While the game has plenty of benefits, including getting kids to exercise and socialize, parents should caution young players to be careful.
Heather encourages parents to review these 10 do’s and don’ts with kids to help them catch every Jolteon and Pidgey in the Pokémon world while still staying safe in the real world.
Go in groups. Kids are safer if they’re out in groups, versus playing the game alone.
Make it a family affair. Especially for younger children, it’s best to go as a family. This not only ensures your kids stay alert and out of harm’s way, but it’s also a great way to get exercise together.
Set boundaries. Talk to your kids about where they are and aren’t allowed to play. For example, you might explain that they can play in your neighborhood but not beyond. Even if you’re going out together, make sure your kids know they need to stay within a certain distance from you – often they can get so excited about catching a new Pokémon they can stray easily.
Keep it to daylight hours. Yes, there are nocturnal Pokémon, but let your kids, especially preteens and tweens, know that they can only go during the day. If they want to go at night, consider travelling with them, or have another trusted adult tag along.
Watch your cell phone usage. So this isn’t strictly about your child’s safety, but it’s worth noting that the game uses both Google Maps and the in-phone camera – both drain data plans quickly. If your child is playing consistently, you might want to check your data plan daily and restrict their playing time to stay within your phone plan’s limits.
Let your phone battery get below 20%. Pokémon Go drains the phone’s battery right along with eating into the data. It’s important that your child’s phone battery doesn’t run out while playing or else she may not be able to reach you if she gets lost or needs help.
Go on private property. The game interface doesn’t identify public and private property. In other words, your kids could wander right into someone’s yard trying to nab a Caterpie.

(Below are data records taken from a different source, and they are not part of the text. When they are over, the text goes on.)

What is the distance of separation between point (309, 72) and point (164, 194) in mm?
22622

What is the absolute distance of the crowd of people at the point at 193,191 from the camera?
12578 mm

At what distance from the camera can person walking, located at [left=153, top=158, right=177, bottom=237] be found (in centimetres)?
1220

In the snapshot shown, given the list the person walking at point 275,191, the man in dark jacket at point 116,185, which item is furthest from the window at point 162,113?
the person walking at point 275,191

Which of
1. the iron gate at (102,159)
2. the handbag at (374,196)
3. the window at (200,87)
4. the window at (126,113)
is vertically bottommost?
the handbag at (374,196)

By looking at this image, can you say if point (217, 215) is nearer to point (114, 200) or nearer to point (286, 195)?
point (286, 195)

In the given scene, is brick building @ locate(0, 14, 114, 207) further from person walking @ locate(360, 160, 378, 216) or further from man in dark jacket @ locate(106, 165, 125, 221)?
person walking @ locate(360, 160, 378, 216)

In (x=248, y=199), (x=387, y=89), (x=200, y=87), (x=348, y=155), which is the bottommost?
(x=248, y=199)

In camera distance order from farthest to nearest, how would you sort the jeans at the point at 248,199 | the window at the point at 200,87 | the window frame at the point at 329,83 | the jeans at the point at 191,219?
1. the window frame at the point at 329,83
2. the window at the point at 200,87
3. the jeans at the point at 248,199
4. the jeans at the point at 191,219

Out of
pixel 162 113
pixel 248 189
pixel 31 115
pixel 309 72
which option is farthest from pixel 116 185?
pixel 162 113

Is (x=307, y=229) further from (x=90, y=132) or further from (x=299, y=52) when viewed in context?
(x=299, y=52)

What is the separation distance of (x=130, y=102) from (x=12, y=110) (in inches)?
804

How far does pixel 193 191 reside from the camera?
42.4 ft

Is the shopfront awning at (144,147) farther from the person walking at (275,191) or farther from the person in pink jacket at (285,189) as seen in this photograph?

Cross streets while playing. Kids need to stay alert while crossing streets – even within your own neighborhood. Let your kids know they need to get off their phones to cross the street.
Play and drive. As with texting and driving, playing Pokémon Go while at the wheel poses a serious risk to teens’ safety. Let your teen know that Pokémon Go is strictly off limits in the car – unless he’s in the passenger seat.
Visit unfamiliar areas. It’s easy to get distracted – and even lost – while in pursuit of an elusive Eevee, Pikachu or other character. Even for teens, encourage them to stay in places they know versus venturing off into unfamiliar territory, even if they’re with a group. Heather points out players should avoid wandering into water, too. Even what appears to be shallow water can have a sharp, unexpected drop-off.